_Estratto della pagina_
·····
Per oltre mille anni, l’oracolo di Delfi fu il centro spirituale più influente del mondo greco, poiché tutti credevano che il divino potesse comunicare con gli esseri umani attraverso enigmatiche profezie. Situato sulle impervie pendici del monte Parnaso, questo santuario sacro guidò spesso le decisioni di re e generali, ma anche dei comuni cittadini, diventando un punto di riferimento per la storia e la cultura dell’antica Grecia.
L’oracolo di Delfi aveva un funzionamento complesso e un rituale di consultazione che andava seguito alla lettera. Basandoci sulle testimonianze degli autori antichi, cercheremo di capire esattamente come funzionava e come si potesse ottenere un autentico responso dall’immortale oracolo.
La nascita dell’oracolo di Delfi
La storia di Delfi parte dalla tradizione mitologica greca, che definisce il sito come già sede di un “santuario” dedicato alla dea della terra, Gea, protetto da un serpente, enorme e aggressivo, chiamato Pitone.
·····
_Segmento di dati_
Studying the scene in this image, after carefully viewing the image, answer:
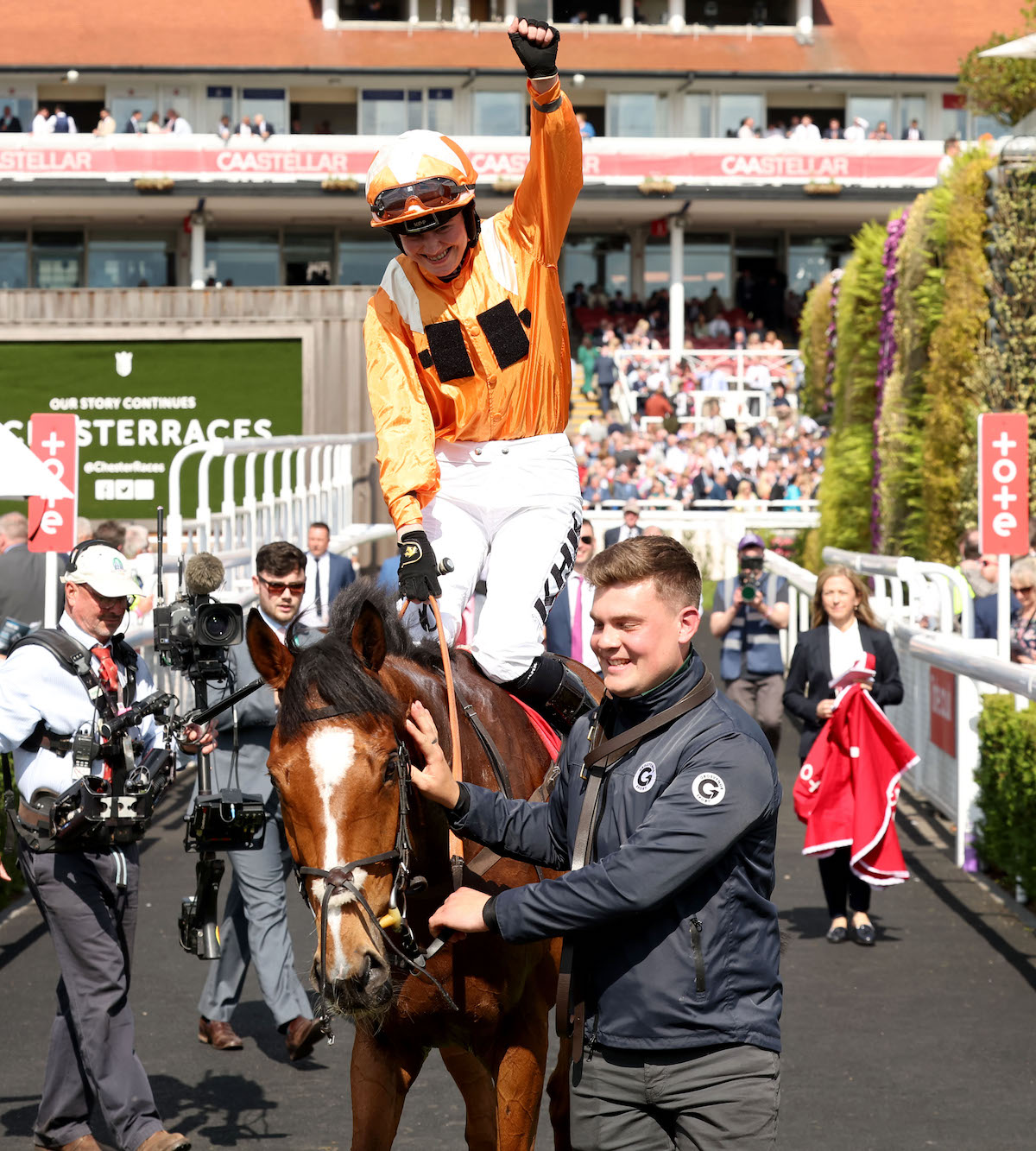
·····
_Compito 1_
Nel testo sull'oracolo di Delfi, come si chiamava il serpente che proteggeva il santuario dedicato a Gea?
_Compito 2_
Trascrivi dal testo sull'oracolo di Delfi il passo da "La nascita dell’oracolo" a "aggressivo, chiamato Pitone.".

_Soluzione svolta 1_
Pitone.

_Soluzione svolta 2_
La nascita dell’oracolo di Delfi
La storia di Delfi parte dalla tradizione mitologica greca, che definisce il sito come già sede di un “santuario” dedicato alla dea della terra, Gea, protetto da un serpente, enorme e aggressivo, chiamato Pitone.